▶ 给定文本
* * * *

上海竞拍车牌的高并发场景

2017-04-04 #高并发

上海汽车牌照竞拍的规则比较啰嗦，根据之前的成功经验，大致的策略是这样的：10:30-11:00 先按照系统指示价出一次价，这就拿到了竞拍资格。然后 11:00-11:30 实际上只有一次出价机会，就在最后 30 秒，竞拍价的均值从 11:29:30 秒就开始越涨越快，到 11:29:45 秒时，把当前均价加上 700、800 或 900 元，具体值参照上一期，然后迅速提交，因为还要输入验证码，所以当按下提交按钮的时候就已经 11:29:53 左右了，然后进度条走几秒，报价能在 11:29:58 左右进入系统就很好了，因为均价一直在涨，所以提交价在截止点的均价正负 300 区间内才算有效，所以既要保证竞拍价在有效区间，又要尽可能早的提交（相同出价者先出价的优先），这就是一个权衡了。

最近几期都是约 25w 人竞拍 1w 块牌。假设都在最后 10 秒提交，那么平均 TPS 为 2.5w/s。然后系统要不断计算均值，客户端每秒更新一次，平均 TPS 为 25w/s。当竞拍截止，尽快返回竞拍状态（成功或失败），实际等待时间在 10 分钟以内。

实验系统技术选型 lighttpd + web.py + redis + mysql。mysql 作为持久存储，截止竞拍后，计算最终的成功者并保存排序后的清单。

lighttpd + fastcgi + web.py + redis

安装 lighttpd、web.py、redis：

yum install lighttpd
pip2 install web.py                # 只能在 Python 2 上运行，因为很多依赖库都基于 Python 2
yum install redis python-redis

在 /etc/lighttpd/modules.conf 中解除注释，使用 fastcgi：

include "conf.d/fastcgi.conf"

在 /etc/lighttpd/conf.d/fastcgi.conf 文件中增加配置：

fastcgi.server = (
    "/" =>
    ((
        "socket" => "/tmp/fastcgi.socket",
        "bin-path" => "/var/www/lighttpd/index.py",
        "max-procs" => 10,
        "bin-environment" => ( "REAL_SCRIPT_NAME" => "" ),
        "check-local" => "disable"
    ))
)

配置 /etc/redis.conf：

daemonize yes     # 在后台运行
save ""           # 关闭持久化

启动 redis 服务：

redis-server  &

Redis 初始化脚本 init.py：

#!/usr/bin/env python
import redis
conn = redis.Redis()

* * * *

▶ 记录数据
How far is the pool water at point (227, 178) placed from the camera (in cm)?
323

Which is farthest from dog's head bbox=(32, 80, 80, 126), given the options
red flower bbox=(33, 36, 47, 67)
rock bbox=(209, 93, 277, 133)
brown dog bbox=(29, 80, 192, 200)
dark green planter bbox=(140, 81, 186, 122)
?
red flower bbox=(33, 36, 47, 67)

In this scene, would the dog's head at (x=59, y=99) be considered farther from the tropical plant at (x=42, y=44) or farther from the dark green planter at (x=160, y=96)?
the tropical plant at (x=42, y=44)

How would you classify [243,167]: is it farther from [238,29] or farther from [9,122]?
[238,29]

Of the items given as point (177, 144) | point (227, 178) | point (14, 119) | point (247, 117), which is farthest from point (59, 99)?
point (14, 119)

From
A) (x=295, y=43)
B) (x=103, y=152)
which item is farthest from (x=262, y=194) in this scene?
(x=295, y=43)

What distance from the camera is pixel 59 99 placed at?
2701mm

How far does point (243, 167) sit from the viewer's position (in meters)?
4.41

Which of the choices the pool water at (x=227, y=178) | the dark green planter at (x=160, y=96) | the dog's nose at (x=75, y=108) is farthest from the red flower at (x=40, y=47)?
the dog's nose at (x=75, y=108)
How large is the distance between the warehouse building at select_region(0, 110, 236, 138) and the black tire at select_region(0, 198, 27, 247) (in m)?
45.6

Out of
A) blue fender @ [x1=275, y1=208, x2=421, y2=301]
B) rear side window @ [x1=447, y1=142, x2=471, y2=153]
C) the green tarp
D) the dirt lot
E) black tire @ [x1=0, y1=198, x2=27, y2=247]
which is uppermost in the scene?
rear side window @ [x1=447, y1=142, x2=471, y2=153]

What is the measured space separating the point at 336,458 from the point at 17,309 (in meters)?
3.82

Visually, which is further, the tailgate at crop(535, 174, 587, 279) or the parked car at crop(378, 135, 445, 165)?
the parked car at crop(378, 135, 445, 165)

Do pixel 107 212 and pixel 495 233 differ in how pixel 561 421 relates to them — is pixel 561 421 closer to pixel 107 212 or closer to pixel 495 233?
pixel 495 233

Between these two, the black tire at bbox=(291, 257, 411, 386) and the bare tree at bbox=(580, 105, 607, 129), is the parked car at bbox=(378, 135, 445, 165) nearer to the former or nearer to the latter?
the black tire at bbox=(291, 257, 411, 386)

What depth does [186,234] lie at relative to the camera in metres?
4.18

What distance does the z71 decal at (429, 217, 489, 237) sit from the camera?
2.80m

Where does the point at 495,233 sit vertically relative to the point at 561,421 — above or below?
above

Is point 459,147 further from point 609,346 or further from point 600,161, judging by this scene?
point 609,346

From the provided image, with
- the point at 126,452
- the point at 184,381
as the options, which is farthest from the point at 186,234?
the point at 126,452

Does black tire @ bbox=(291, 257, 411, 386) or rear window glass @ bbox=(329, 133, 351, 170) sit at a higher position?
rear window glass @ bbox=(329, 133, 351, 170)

* * * *

▶ 练习任务
1. 把记录中从含有“From the provided image, with”的那一行起、直到记录末尾的各行原样抄写下来，首尾两行都包括在内。
2. 续写那篇讲上海车牌竞拍高并发场景的文本，从它结束的地方接着往下写。

▶ 练习结果
1.
From the provided image, with
- the point at 126,452
- the point at 184,381
as the options, which is farthest from the point at 186,234?
the point at 126,452

Does black tire @ bbox=(291, 257, 411, 386) or rear window glass @ bbox=(329, 133, 351, 170) sit at a higher position?
rear window glass @ bbox=(329, 133, 351, 170)

2.
conn.hmset('global', {'avg':87300, "tid":0})

测试一下：

python
>>> import redis
>>> conn = redis.Redis()
>>> conn.hmget('hash-key', ['avg'])
['87300']

index.py：

#!/usr/bin/env python

import web
import redis
import random
import time


urls = (
    '/', 'index'
)

homepage = '''
<html>
  <form action="/" method="post">
    <p>Price: <input type="number" name="price" /></p>
    <input type="submit" value="Submit" />
  </form>
</html>
'''

result_page = '''
<html>
  <p>TID: {tid}</p>
  <p>Price: {price}</p>
  <p>Avg: {avg}</p>
  <p>Status: {status}</p>
</html>
'''

class index:
    def GET(self):
        return homepage

    def POST(self):
        i = web.input()
        price = int(i.price)

        conn = redis.Redis()
        avg, tid = [int(i) for i in conn.hmget('global', ['avg','tid'])]

        if price<(avg-300) or price>(avg+300):
            status = "refused"
            tid = None
        else:
            status = "accepted"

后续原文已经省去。